HS2 aims to link the North of England with high-speed rail links, putting Birmingham 2 hours, not 3 from London. The argument goes that this will save business time and money, and help the regeneration of Northern shitholes. This is utter bollocks. The evidence from Lyon and Osaka is that provincial cities have the life sucked out of them by fast rail links to the capital, as it reduces the importance of regional offices of national companies. It’s easier to do business in Birmingham with a London base. And unfortunately for Birmingham, the greater rewards of London mean that as it’s easier to do business in London, at the Margin, jobs and capital will be further sucked from the provinces to the capital as a result of high speed rail.
It will end up moving the commuter belt farther out along the rail corridor, to the detriment of the local job and economy. So HS2 will suck jobs and capital out of Birmingham leaving empty industrial parks and office blocks surrounded by sterile commuter “communities”.

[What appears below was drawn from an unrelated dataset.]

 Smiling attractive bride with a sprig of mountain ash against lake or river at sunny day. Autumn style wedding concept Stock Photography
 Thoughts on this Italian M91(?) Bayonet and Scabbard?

HS2 will wreak this devastation at a cost vastly greater than increasing the capacity or extending the regular trains. Of course ministers and mandarins know this. So why is it going ahead?

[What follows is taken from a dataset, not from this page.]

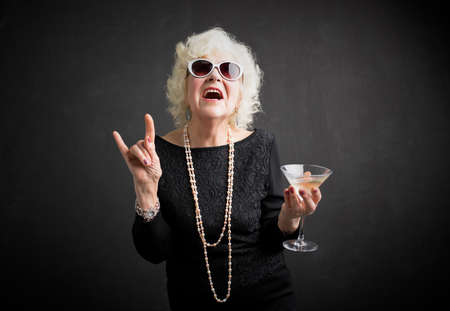 Cool grandmother with sunglasses and drink in hand Standard-Bild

Mandarins and Ministers are overconfident in their analysis (guesswork) and think they know better than experience of other countries.
Mandarins and Ministers are the kind of people who benefit from a shiny new train to and from London, as are the ‘business leaders’ who are also said to be in favour. They benefit, the cities don’t.
Ministers need to do “something” about the economy and capital spending is seen as something. HS2 is therefore ‘something’, so it will get done.
High speed rail is shiny and high-tech, and Ministers like to be photgraphed next to shiny modern and expensive bits of engineering.
These are not good reasons to spend billions of taxpayer’s money, especially when it makes the poor bits of the country poorer and the rich richer.